Por supuesto, ella fue corriendo a contárselo a su padre. Por supuesto, invocó a todos los Murray de dentro y fuera de Escocia. Por supuesto, hubo muchas amenazas, así como un duelo cerca de Londres en el que lord Lovel consintió que le disparasen dos veces, tras lo que afirmó que no creía que las circunstancias del caso requiriesen que le dispararan más. En medio de todo eso ella tuvo una hija y su padre murió, mientras todavía se le permitía que viviera en Lovel Grange. Pero ¿qué debía hacer? Según él, ya estaba casado con otra al contraer nupcias con ella, por lo que no era ni podía ser su mujer. ¿Debía denunciarlo por bigamia, con lo que estaría reconociendo que no era su mujer y que su hija era ilegítima? Por las pruebas que consiguió reunir, parecía que la italiana con la que el conde se había casado años atrás había muerto antes de que la desposara a ella. Sin embargo, el conde afirmó que la condesa, la auténtica condesa, no había pagado su deuda con la naturaleza hasta unos meses después de la pequeña ceremonia nupcial que había tenido lugar en la iglesia de Applethwaite. En un momento de debilidad Josephine se tiró a sus pies y le pidió que repitiesen la ceremonia. Él se agachó sobre ella, la besó y sonrió. «Mi preciosa niña —dijo—, ¿a santo de qué iba yo a hacer eso?». Nunca la volvió a besar.

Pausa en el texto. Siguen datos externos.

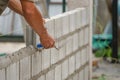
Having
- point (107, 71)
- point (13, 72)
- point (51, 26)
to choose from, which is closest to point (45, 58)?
point (51, 26)

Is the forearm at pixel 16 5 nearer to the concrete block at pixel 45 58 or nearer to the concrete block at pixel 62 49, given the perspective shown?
the concrete block at pixel 45 58

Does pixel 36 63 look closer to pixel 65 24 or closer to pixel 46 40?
pixel 46 40

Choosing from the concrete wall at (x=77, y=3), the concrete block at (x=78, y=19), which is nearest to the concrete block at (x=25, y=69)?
the concrete block at (x=78, y=19)

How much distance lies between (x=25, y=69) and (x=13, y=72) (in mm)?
287

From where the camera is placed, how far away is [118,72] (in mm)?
7793

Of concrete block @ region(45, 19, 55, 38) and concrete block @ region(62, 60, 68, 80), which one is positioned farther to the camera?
concrete block @ region(62, 60, 68, 80)

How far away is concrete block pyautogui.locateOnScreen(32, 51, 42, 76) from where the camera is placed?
4121 millimetres

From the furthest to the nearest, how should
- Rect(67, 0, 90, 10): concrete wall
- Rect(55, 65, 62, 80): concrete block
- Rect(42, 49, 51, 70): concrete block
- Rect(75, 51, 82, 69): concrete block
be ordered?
Rect(67, 0, 90, 10): concrete wall < Rect(75, 51, 82, 69): concrete block < Rect(55, 65, 62, 80): concrete block < Rect(42, 49, 51, 70): concrete block

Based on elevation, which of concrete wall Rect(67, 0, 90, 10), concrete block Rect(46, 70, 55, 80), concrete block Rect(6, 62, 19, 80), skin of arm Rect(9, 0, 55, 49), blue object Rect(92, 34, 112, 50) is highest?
skin of arm Rect(9, 0, 55, 49)

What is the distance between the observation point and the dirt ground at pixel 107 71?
7.42 m

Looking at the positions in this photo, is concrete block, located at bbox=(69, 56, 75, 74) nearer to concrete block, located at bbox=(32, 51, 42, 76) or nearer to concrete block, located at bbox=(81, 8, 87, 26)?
concrete block, located at bbox=(81, 8, 87, 26)

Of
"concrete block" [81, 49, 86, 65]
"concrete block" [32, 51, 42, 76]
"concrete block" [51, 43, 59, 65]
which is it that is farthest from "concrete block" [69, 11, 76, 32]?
"concrete block" [32, 51, 42, 76]

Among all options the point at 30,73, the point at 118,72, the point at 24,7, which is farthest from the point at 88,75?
the point at 24,7

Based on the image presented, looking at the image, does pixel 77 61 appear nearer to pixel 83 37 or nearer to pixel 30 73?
pixel 83 37
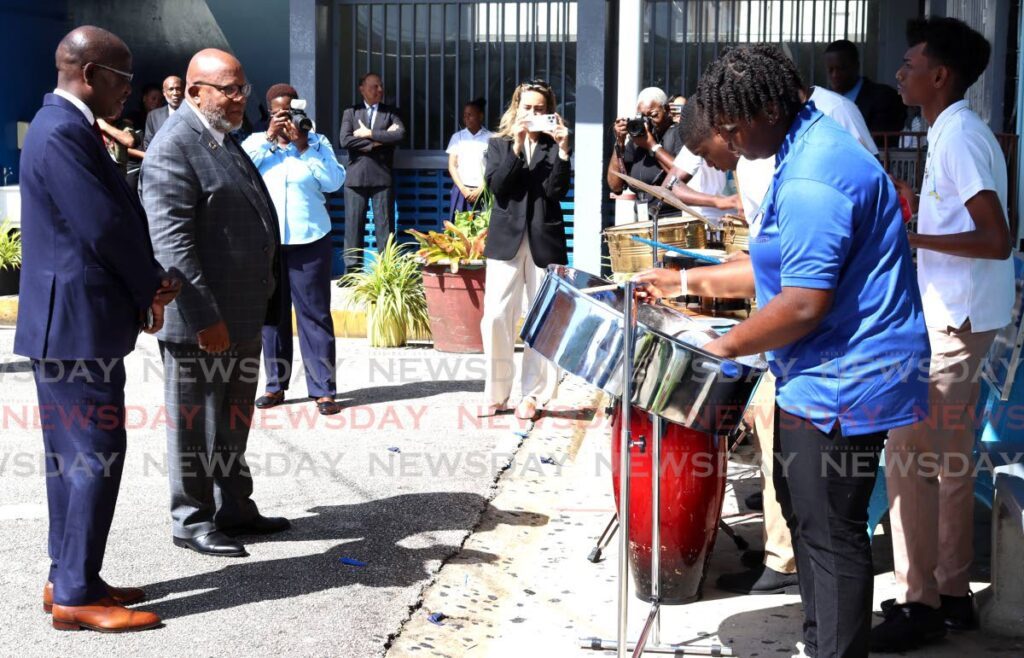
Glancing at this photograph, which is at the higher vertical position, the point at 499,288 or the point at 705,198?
the point at 705,198

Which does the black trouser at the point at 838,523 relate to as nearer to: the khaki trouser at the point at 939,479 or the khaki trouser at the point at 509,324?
the khaki trouser at the point at 939,479

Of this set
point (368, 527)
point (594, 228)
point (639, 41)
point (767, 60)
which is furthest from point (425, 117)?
point (767, 60)

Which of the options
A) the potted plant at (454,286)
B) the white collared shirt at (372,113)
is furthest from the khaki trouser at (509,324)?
the white collared shirt at (372,113)

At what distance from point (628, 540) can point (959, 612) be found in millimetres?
1305

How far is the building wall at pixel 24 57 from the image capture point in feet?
49.6

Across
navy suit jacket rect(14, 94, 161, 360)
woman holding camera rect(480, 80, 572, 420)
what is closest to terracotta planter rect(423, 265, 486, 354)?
woman holding camera rect(480, 80, 572, 420)

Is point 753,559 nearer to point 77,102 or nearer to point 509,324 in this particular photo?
point 509,324

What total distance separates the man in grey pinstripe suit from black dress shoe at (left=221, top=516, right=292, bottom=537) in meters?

¿Qué debía hacer ella? Antes de que se hubiera decidido a nada, él ya estaba rumbo a Palermo en su yate, en el que sin duda no navegaba solo. ¿Qué debía hacer? Le había dejado una renta, suficiente para la querida repudiada de un conde, de unos cuantos cientos de libras al año con la condición de que se marchara discretamente de Lovel Grange, dejara de llamarse condesa y se fuera con su niña adonde le viniera en gana. Por él, como si se iba a cualquier antro de pecado de Londres. ¿Qué debía hacer? Le parecía increíble que semejante agravio le ocurriese a ella y que él la abandonara y quedase libre de castigo, a menos que se decidiese a reconocer la bajeza de su propia situación denunciándolo por bigamia. Los Murray no se mostraron muy generosos a la hora de socorrerla, ya que mucho habían culpado a su anciano padre por entregarla a alguien de quien todo el mundo sólo sabía cosas malas. Un Murray le disparó dos tiros en su nombre, en respuesta a los cuales el conde disparó al aire, pero, más allá de eso, no había nada que los Murray pudiesen hacer por ella. La propia Josephine se mostraba altiva y orgullosa, embebida de la idea de que era de categoría social superior a la de cualquiera de los Murray con los que entró en contacto. ¿Qué debía hacer?